Remembered Monday by her school colleagues in an outdoor memorial, Stockbridge Elementary teacher LuAnn Burns tried to be safe. She had her groceries delivered and limited her activities largely to work, said her husband of 34 years Russ Burns. He is just back from her funeral in their home state of Indiana this weekend.

Burns said his wife felt faint at school, tested positive for COVID on Dec. 15, and died on Dec. 27. “If a child needed something, she would give it to them. She ate lunch with them.” Remembrances from her many former students are flooding in, he said. “Her fingerprints and her touch and her love are fondly remembered by lots of people, She was a blessing. She made me a better person.”

Health economist Emily Oster of Brown University and her colleagues developed a widely referenced dashboard that collects and analyzes national data about COVID-19 school infection rates and mitigation strategies. While schools ought to consider community spread, Oster said, “An ideal decision would also take into account the in-school spread.”

“We need to be more responsive to closing schools if there is spread inside a school, even if there is not a lot of community spread,” said Oster during a recent webinar sponsored by the nonprofit Bellwether Education Partners. “Similarly, if we are not seeing spread in schools, then even if we are seeing spread in community, it is not obvious that the solution to that is closing schools.”

Looking at school COVID data from these first few months in those places with face-to-face classes, Oster said, “What we learned is not that no one at school ever gets COVID, but these are fairly low-risk environments. Infection rates can be controlled. We are not seeing huge outbreaks, particularly in places where people are wearing masks. Masks are something we can do, and we should do. That is just best practice.”

“When we see in-school transmission, it tends to be staff-to-staff transmission in places where people let their guard down, taking masks off to have lunch together in the staff room,” said Oster. “The best way for staff to protect themselves is to be careful around other staff.”

In many districts outside metro Atlanta, masks still are not mandated, largely because parents contend their children find them unbearable. Oster disputes that contention, saying, “There were many places thinking kindergartners wearing masks would be a total disaster. But a bunch of kindergartners went back, put the masks on their faces, and it was fine.”

They don’t want to wear pants, either, she said, “but they wear their pants.”

Not all parents endorse in-person classes, including those who have twice protested the DeKalb County School District’s plan to bring teachers back to buildings Monday and begin phasing in students two weeks later. About 300 people rallied outside the DeKalb district office last Tuesday with signs stating, “Face to face is not safe” and “I cannot teach from the grave.”

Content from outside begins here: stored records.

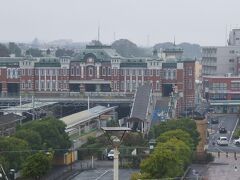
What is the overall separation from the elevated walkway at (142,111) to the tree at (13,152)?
38.6ft

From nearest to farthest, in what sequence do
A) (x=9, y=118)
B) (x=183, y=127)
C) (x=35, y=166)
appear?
(x=35, y=166) → (x=183, y=127) → (x=9, y=118)

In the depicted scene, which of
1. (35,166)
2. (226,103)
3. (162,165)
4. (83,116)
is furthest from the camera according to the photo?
(226,103)

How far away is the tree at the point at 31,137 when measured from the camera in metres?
24.7

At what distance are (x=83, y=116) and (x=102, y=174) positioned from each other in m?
8.78

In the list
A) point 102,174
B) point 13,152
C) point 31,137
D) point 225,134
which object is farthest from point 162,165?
point 225,134

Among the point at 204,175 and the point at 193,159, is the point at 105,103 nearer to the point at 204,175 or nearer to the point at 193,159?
the point at 193,159

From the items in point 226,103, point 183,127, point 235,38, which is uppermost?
point 235,38

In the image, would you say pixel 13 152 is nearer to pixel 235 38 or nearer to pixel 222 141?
pixel 222 141

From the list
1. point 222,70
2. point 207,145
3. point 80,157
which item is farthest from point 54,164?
point 222,70

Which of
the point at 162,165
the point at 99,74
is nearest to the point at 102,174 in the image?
the point at 162,165

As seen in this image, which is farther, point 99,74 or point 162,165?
point 99,74

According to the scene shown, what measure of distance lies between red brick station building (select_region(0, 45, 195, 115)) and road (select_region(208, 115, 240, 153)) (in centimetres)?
267

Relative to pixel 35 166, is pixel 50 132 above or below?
above

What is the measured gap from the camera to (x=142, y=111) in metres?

DeKalb parent Maya Meeks, whose two elementary-age sons will remain virtual, said the district must involve teachers in its reopening discussions and plans. “We need their input because they are the ones on the front lines, We need to know what they need to feel safe. They are our main resource. We need to do better by them.”

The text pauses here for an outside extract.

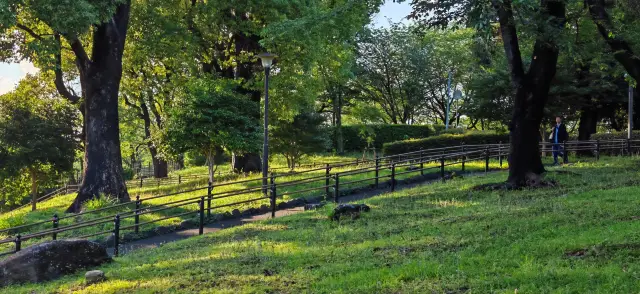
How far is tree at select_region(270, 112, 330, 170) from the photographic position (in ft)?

DeKalb teachers say they don’t understand DeKalb’s timing, noting that Anthony Fauci, the director of the National Institute of Allergy and Infectious Diseases, predicts the aftermath of the Christmas and New Year’s holidays could be “a surge upon a surge.”

In an email response to my questions on teacher concerns, DeKalb Superintendent Cheryl Watson-Harris said teachers worried about face-to-face classes can seek alternative work assignment options. In a video message this weekend, the superintendent said, “We recognize that there are staff members with underlying health concerns, some who are caring for a family member, or staff members who have child care challenges. Our goal again is to be flexible, patient and compassionate. "

But DeKalb teachers expressed doubts about whether they can get approval to remain remote or seek special accommodations in returning. “If it is true, I don’t know anyone who has been able to do this or anyone who has learned of the process,” said one. “I couldn’t even get an administrator to guarantee a teaching space with a window that opens.”